** Text shown **
==================================================

I am running attached script, which I pieced together from your emails. This does not run, it produces the following error:
Error running R expression. Error message: Error in t.test.formula(arg1 ~ arg2) :
grouping factor must have exactly 2 levels
Calls: as.data.frame -> <Anonymous> -> t.test -> t.test.formula
In general, for aggregations, the R code needs to return a vector with a single entry for each group.
Best,
Hannes
> On 19 Jun 2015, at 09:44, imad hajj chahine <imad.hajj.chahine@gmail.com> wrote:
>
> Thanks, if you need more information from my side let me know.
>
> Also can you answer me on the following when i use 2 functions one to retrieve Pvalue and one for the stat value:
> Am I doing the correct way to retrieve the stat and p-value, is the ttest get executed twice in this case? is there a more optimal way where i can retrieve both information.
>
> On Fri, Jun 19, 2015 at 10:39 AM, Hannes Mühleisen <Hannes.Muehleisen@cwi.nl> wrote:
> Looking into this at the moment.
>
> > On 16 Jun 2015, at 09:56, Dimitar Nedev <dimitar.nedev@monetdbsolutions.com> wrote:
> >
> > Hannes, do you know if the STD_DEV is the issue there or if the queries should actually yield different results?

==================================================

** Information shown **
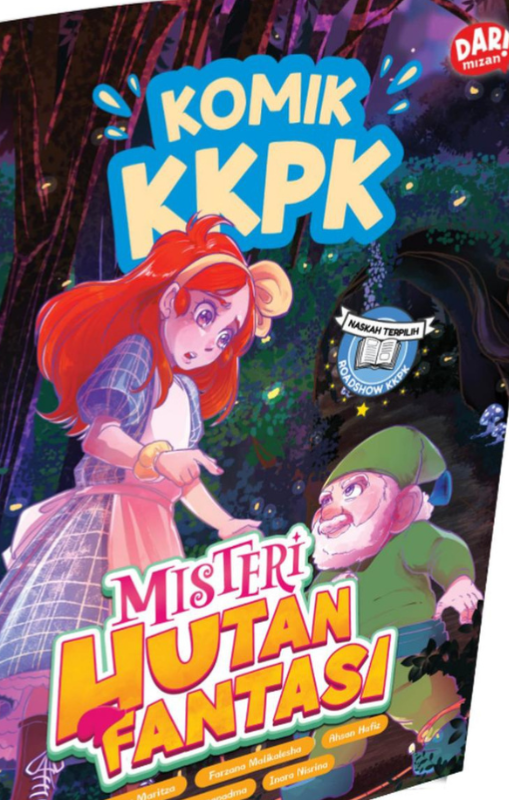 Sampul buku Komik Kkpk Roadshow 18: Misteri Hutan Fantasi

==================================================

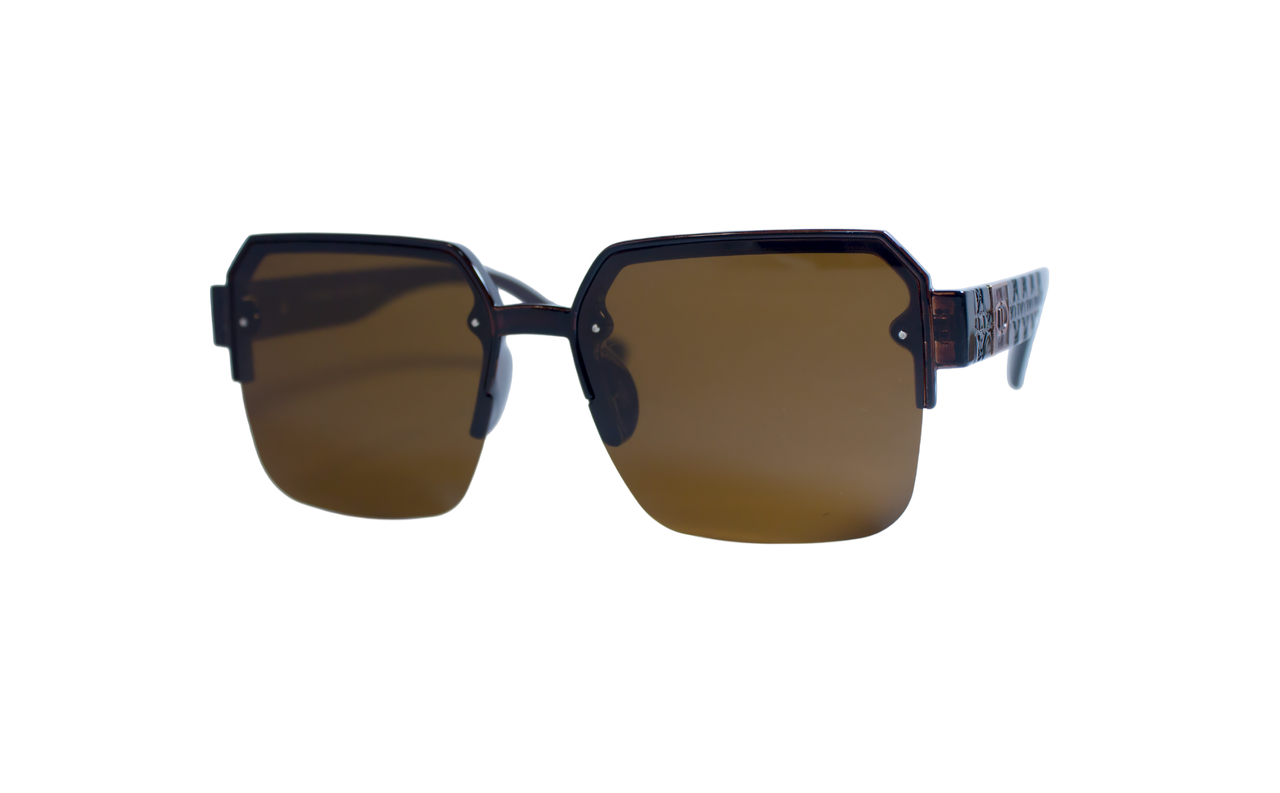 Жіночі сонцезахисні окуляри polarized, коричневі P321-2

==================================================

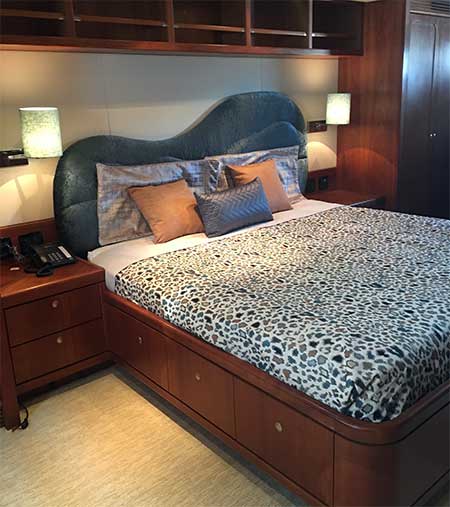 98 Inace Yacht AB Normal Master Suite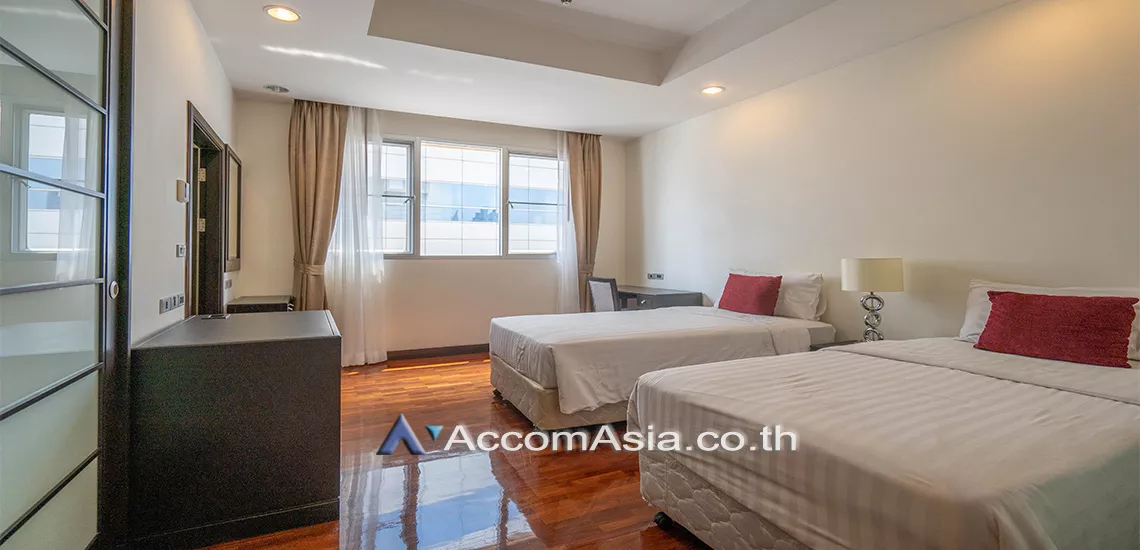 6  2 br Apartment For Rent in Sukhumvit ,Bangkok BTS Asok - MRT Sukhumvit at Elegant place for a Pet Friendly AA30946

==================================================

** List of tasks **
• a. Decide whether each statement agrees with the mailing-list thread, answering yes or no and quoting the text's deciding words exactly. (i) The script fails with an error stating that the grouping factor must have exactly 2 levels. (ii) For aggregations, the R code must return one value covering all groups together. (iii) Dimitar Nedev asks whether STD_DEV is the issue.
• b. Reproduce word for word the part of the mailing-list thread between "I am running" and "retrieve both information.", inclusive.
The lines are separate material and are not part of the mailing-list thread.

** Answers per task **
• a.
(i) Yes: "grouping factor must have exactly 2 levels"
(ii) No: "the R code needs to return a vector with a single entry for each group"
(iii) Yes: "Hannes, do you know if the STD_DEV is the issue there"

• b.
I am running attached script, which I pieced together from your emails. This does not run, it produces the following error:
Error running R expression. Error message: Error in t.test.formula(arg1 ~ arg2) :
grouping factor must have exactly 2 levels
Calls: as.data.frame -> <Anonymous> -> t.test -> t.test.formula
In general, for aggregations, the R code needs to return a vector with a single entry for each group.
Best,
Hannes
> On 19 Jun 2015, at 09:44, imad hajj chahine <imad.hajj.chahine@gmail.com> wrote:
>
> Thanks, if you need more information from my side let me know.
>
> Also can you answer me on the following when i use 2 functions one to retrieve Pvalue and one for the stat value:
> Am I doing the correct way to retrieve the stat and p-value, is the ttest get executed twice in this case? is there a more optimal way where i can retrieve both information.